In comparison to the control, the plants treated with drought stress showed a significant decrease in the values of physiological parameters (Figure 1a–c). The application of increasing concentrations of the quercetin derivative resulted in an improvement in values of the tested parameters, except for the relative chlorophyll content, where no significant increase was found as a result of application of the concentration of Q1 compared to Q2. Plants subjected to drought stress, in which the quercetin solution was sprayed, showed higher values compared to plants in which such treatment was not applied. It was shown that the application of the highest concentration of quercetin (Q3) resulted in the highest values of all tested parameters, except for relative chlorophyll content at the time T2, where no significant differences were found between the concentrations of Q2 and Q3. An increase in the value of the tested parameters was demonstrated along with the successive dates of measurements, except for the control. The decrease in relative chlorophyll content due to drought stress is considered a typical symptom of pigment photo oxidation and chlorophyll degradation. The decrease in chlorophyll content in leaves can also be explained by damage to the chloroplasts caused by ROS as a result of drought stress [14]. Water deficit also leads to a progressive inhibition of the photosynthesis process by disrupting the transport of electrons and limiting the penetration of CO₂ through the stomata, which in our research resulted in a decrease in the value of the P_N parameter [6,15]. The improvement in the value of the PI parameter in connection with the application of quercetin can be explained by the fact that it participates in the light-dependent phase of photosynthesis, during which it improves the transport of electrons [16]. The stimulating effect of the application of exogenous quercetin on the content of chlorophyll in tomato plants not subjected to and exposed to abiotic stress was demonstrated by Parvin et al. [17]. As in the authors’ own research, the application of a higher concentration of quercetin resulted in an increase in the content of chlorophyll in the leaves.

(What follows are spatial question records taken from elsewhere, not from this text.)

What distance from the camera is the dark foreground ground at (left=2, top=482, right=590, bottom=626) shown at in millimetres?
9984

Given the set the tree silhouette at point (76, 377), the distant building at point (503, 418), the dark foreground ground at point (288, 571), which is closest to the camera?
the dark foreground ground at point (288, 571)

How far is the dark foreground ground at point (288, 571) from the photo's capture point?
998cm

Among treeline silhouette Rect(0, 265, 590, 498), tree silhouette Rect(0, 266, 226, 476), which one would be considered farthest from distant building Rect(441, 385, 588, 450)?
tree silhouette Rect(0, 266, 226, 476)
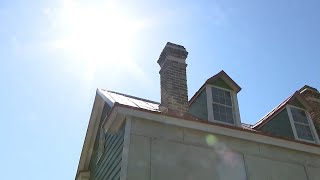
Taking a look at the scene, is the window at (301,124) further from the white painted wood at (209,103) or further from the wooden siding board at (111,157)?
the wooden siding board at (111,157)

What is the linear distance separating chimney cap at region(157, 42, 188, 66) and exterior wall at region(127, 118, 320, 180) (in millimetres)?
2943

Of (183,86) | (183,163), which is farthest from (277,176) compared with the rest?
(183,86)

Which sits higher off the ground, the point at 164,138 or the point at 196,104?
the point at 196,104

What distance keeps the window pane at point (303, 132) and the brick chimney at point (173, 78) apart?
403cm

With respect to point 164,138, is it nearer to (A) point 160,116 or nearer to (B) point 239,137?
(A) point 160,116

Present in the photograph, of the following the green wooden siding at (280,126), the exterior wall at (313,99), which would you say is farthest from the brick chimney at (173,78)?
the exterior wall at (313,99)

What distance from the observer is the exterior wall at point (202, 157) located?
8273 mm

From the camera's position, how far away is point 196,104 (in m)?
11.2

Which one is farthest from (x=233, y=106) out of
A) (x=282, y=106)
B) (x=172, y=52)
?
(x=172, y=52)

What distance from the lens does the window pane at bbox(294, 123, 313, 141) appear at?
452 inches

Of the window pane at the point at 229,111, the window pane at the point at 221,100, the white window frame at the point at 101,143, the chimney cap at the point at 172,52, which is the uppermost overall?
the chimney cap at the point at 172,52

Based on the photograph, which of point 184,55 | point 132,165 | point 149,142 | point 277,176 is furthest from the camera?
point 184,55

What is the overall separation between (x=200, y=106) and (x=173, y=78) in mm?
1220

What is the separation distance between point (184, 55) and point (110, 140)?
3.56 m
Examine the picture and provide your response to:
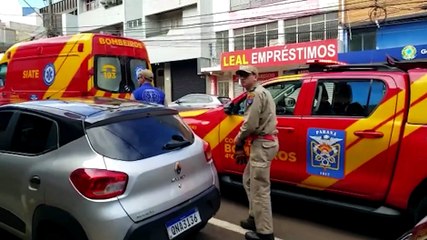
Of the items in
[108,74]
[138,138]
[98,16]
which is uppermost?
[98,16]

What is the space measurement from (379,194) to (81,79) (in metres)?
7.05

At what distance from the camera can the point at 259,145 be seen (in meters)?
4.26

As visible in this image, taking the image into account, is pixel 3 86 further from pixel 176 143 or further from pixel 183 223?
pixel 183 223

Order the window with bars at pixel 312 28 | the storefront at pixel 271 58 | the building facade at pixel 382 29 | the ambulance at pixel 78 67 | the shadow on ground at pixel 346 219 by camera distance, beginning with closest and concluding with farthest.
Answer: the shadow on ground at pixel 346 219
the ambulance at pixel 78 67
the building facade at pixel 382 29
the storefront at pixel 271 58
the window with bars at pixel 312 28

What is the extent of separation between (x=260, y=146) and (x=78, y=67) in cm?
637

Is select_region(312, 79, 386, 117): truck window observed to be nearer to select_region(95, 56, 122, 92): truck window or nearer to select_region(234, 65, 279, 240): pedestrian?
select_region(234, 65, 279, 240): pedestrian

The lowest CAT activity value was found in the control (Figure 2). A significant increase in CAT activity in plants treated with drought stress was demonstrated, as well as an increase in CAT activity along with an increase in the concentration of the quercetin derivative. The application of spraying this flavonoid—plants not subjected to stress caused an increase in the tested parameter, which, in the concentration of Q3, was higher than in Q1 and Q2 by 98.6 and 92.2%, respectively. Additionally, spraying the plants treated with drought stress caused an increase in CAT activity compared to the control plants. This was probably due to the antioxidant properties of the copper–quercetin complex, which are well described by Bukhari et al. [8].

4. Conclusions

The research conducted showed that drought stress had a negative effect on selected physiological indicators. The use of spraying with a solution of copper–quercetin complex in both the control and the stressed drought samples resulted in the improvement of the values of these parameters and the highest CAT activity. The highest values of these parameters were found when the concentration of Q3 was used, which necessitates conducting further research with higher doses of this flavonoid and may contribute to the introduction of sustainable agricultural practices in the future.